Copy the rows below word for word, but leave out the pictures.

** START Given entries **

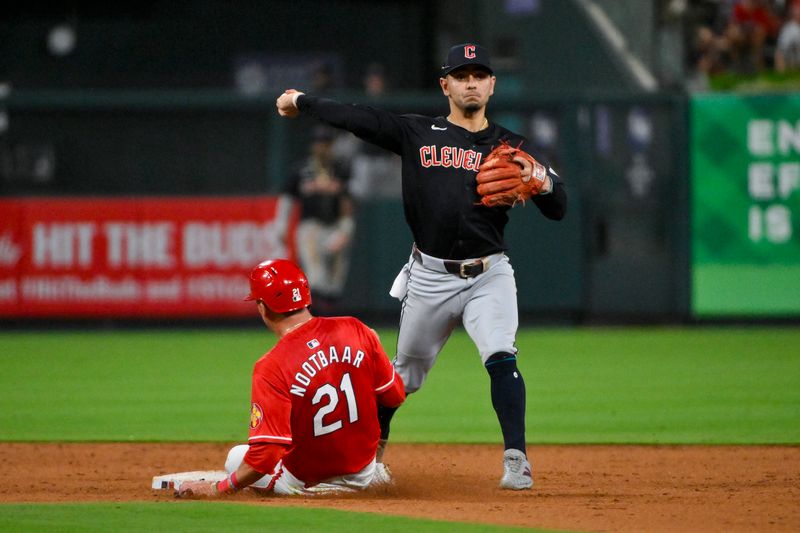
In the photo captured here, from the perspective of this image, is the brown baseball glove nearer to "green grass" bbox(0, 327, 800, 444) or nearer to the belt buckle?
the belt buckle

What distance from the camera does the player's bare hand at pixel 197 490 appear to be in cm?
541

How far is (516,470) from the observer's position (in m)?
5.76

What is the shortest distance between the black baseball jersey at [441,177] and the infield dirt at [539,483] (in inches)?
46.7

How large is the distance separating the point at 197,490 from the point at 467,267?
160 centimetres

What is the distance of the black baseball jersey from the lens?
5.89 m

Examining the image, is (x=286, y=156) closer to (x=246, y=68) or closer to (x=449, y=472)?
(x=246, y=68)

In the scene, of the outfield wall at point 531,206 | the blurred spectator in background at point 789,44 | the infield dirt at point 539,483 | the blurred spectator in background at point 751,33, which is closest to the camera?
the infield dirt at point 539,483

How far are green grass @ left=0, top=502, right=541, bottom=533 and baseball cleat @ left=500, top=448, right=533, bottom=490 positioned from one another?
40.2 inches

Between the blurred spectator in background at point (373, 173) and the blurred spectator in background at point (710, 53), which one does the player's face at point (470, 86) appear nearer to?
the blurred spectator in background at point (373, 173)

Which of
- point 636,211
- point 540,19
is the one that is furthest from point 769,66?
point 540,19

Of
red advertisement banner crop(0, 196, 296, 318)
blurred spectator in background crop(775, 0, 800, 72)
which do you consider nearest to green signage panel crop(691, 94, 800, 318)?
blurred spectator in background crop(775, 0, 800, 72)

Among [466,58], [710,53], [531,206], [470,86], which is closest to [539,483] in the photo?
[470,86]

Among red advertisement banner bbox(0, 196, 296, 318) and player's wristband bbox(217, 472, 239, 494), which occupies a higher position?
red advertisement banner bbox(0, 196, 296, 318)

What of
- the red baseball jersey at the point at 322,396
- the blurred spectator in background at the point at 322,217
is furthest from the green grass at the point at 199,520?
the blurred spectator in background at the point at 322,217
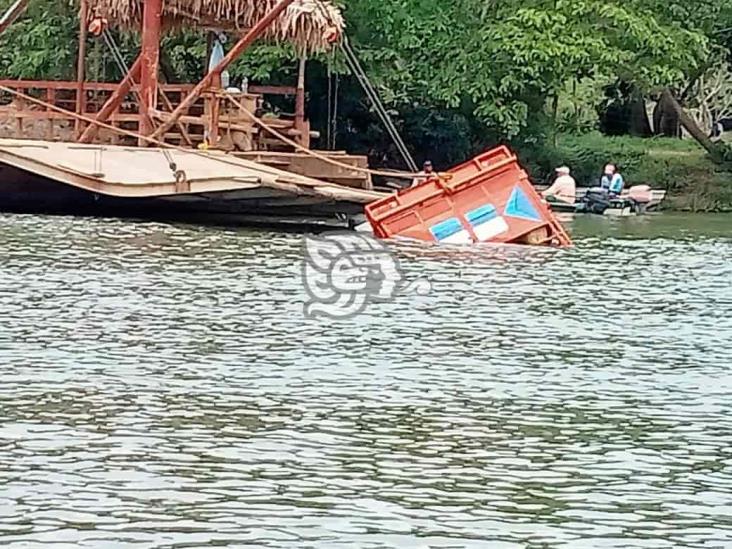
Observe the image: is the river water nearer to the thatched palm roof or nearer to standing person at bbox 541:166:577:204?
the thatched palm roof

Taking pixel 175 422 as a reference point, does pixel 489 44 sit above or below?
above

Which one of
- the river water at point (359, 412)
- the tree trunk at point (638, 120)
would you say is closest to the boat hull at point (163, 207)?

** END Given entries **

§ **Solution below**:
In the photo captured here, from the perspective of this image, is the brown baseball glove nearer to "green grass" bbox(0, 327, 800, 444) or nearer to the belt buckle?
the belt buckle

What distance from the camera does the player's bare hand at pixel 197 490 appear to be in cm?
541

How far is (516,470) from the observer's position (in m)?
5.76

What is the shortest distance between the black baseball jersey at [441,177] and the infield dirt at [539,483] (in inches)?
46.7

How large is the distance separating the point at 197,490 from the point at 467,267?
160 centimetres

What is the distance of the black baseball jersey from the lens?
5.89 m

Examining the image, is (x=286, y=156) closer to (x=246, y=68) or closer to (x=449, y=472)?
(x=246, y=68)

In the scene, of the outfield wall at point 531,206 | the blurred spectator in background at point 789,44 | the infield dirt at point 539,483 | the blurred spectator in background at point 751,33, which is closest to the camera?
the infield dirt at point 539,483

How far are green grass @ left=0, top=502, right=541, bottom=533 and baseball cleat @ left=500, top=448, right=533, bottom=490 positioned from one another?
40.2 inches

Between the blurred spectator in background at point (373, 173) and the blurred spectator in background at point (710, 53), which one does the player's face at point (470, 86) appear nearer to?
the blurred spectator in background at point (373, 173)

Which of
- point 636,211
- point 540,19
is the one that is furthest from point 769,66?
point 540,19

Of
red advertisement banner crop(0, 196, 296, 318)
blurred spectator in background crop(775, 0, 800, 72)
which do you consider nearest to green signage panel crop(691, 94, 800, 318)?
blurred spectator in background crop(775, 0, 800, 72)

Among [466,58], [710,53], [531,206], [470,86], which is closest to [539,483] in the photo?
[470,86]

Among red advertisement banner bbox(0, 196, 296, 318) and player's wristband bbox(217, 472, 239, 494), which occupies a higher position?
red advertisement banner bbox(0, 196, 296, 318)

What of
- the red baseball jersey at the point at 322,396
- the blurred spectator in background at the point at 322,217
is furthest from the green grass at the point at 199,520?
the blurred spectator in background at the point at 322,217
Observe the image: is the river water nearer to the thatched palm roof or nearer to standing person at bbox 541:166:577:204?
the thatched palm roof

Taking pixel 175 422 as a reference point, does pixel 489 44 sit above or below?
above

Which one of
- the river water at point (359, 412)
- the tree trunk at point (638, 120)
would you say is closest to the boat hull at point (163, 207)?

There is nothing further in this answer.